Professor Nathanson has published widely on the relation of gender to morbidity, mortality, and health services use and on reproductive health, focusing on adolescent fertility and the institutional provision of reproductive health services (hospital care, abortion services, and the like). Nathanson published the first paper (Social Science and Medicine, 1975) to call attention to the (apparent) paradox of women’s higher morbidity as compared to men’s higher mortality, with subsequent work building on, and substantially complicating, these findings. In a large NICHD/DBSB-funded study of contraceptive continuation among teenage women, she discovered that family planning clinic variables (clinic structure, attitudes and beliefs of clinic nurses) played a far larger role in continuation than did the young women’s attitudes and beliefs. These unanticipated results led, first, to Ford Foundation-supported qualitative research on young women’s experience with birth control pill use (published in Dangerous Passage: The Social Control of Sexuality in Women’s Adolescence); second, to a conceptual paper using bargaining theory to account for the timing of sexual debut (Nathanson and Schoen, 1993); third, to a paper with Young Kim disaggregating change over time in adolescent fertility (published in Demography in 1989); and, finally, to a (continuing) interest in the social, political, and historical circumstances surrounding the emergence and definition of public health problems, and in solutions proposed and implemented.
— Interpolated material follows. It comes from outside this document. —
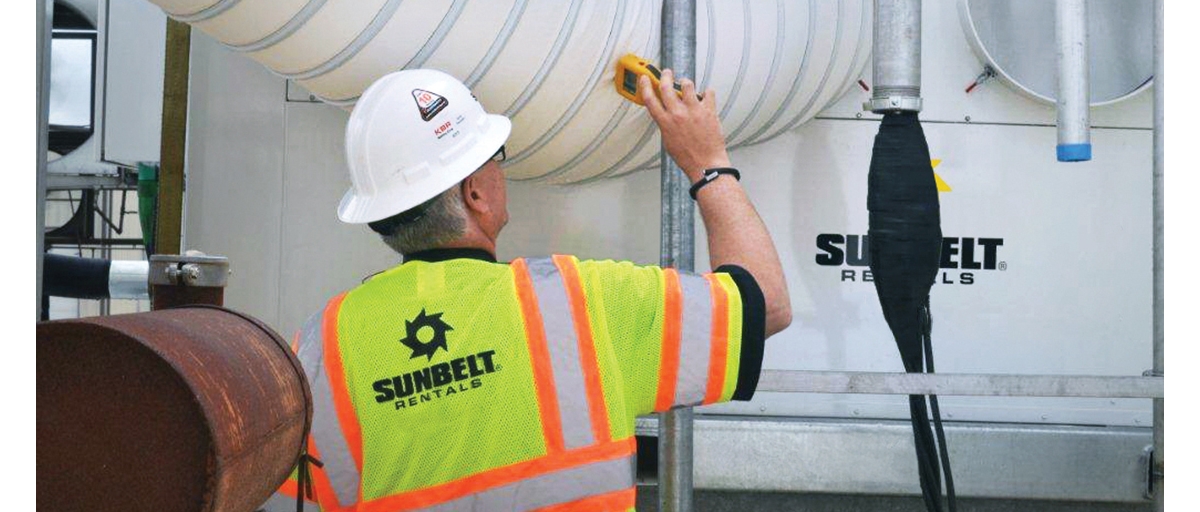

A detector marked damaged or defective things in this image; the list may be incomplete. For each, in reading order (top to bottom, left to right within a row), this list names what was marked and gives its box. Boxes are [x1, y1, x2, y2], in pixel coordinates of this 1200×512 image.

Dangerous Passage heralded a shift in Nathanson’s scholarship toward more historically-informed, policy-oriented approaches to population health research.
Beginning in 1997 with the publication (in PDR) of “Disease prevention as social change: toward a theory of public health,” Nathanson began an extended cross-national exploration of the social and political processes that shape public health policies. This work, published in a series of articles, culminated with the March 2007 publication by the Russell Sage Foundation of Disease Prevention as Social Change: The State, Society, and Public Health in the United States, France, Great Britain, and Canada. This research illuminates the close connection between political structures and public health policy processes and makes clear the limitations of social movements as catalysts for policy change, particularly as affecting marginalized and vulnerable populations. Building on her earlier research, Nathanson’s current work on gender and mortality, which explores interactions with socioeconomic status, represents collaboration with Peter Messeri and Tom DiPrete. Other current collaborations include research on the individual and societal impacts of ART (antiretroviral therapy) scale-up (with Jennifer Hirsch and a multi-university team) and a large capacity-building project in the social sciences and health in Vietnam, led by Jennifer Hirsch, with Richard Parker and colleagues at Hanoi Medical University. The former project was the subject of an R01 resubmission to NICHD in September 2007, and the latter has been approved by Council and is awaiting an NGA from NICHD. Finally, Nathanson is working with Richard Parker on a Ford Foundation-funded analysis of policy contests and conflicts around sexual and reproductive health policies in eight countries, the UN and the World Bank.
First, the project on interaction of gender and socioeconomic status with health and mortality mentioned earlier will provide preliminary data for an R01 submission in fall 2007. Second, recent years have seen an explosion of developing country social movements and NGOs in the arenas of reproductive and sexual health, attributed to a variety of factors (e.g., democratization, neoliberal economic policies), yet almost no empirical evidence exists as to the relative importance of various explanations; Nathanson plans to develop a proposal for submission to NICHD or NSF that will examine alternative hypotheses. Third, in the context of the two projects with Hirsch, Nathanson will develop a proposal to examine the relative importance of individual/couple level and structural (primarily clinic-level) variables on the implementation of ART scale-up.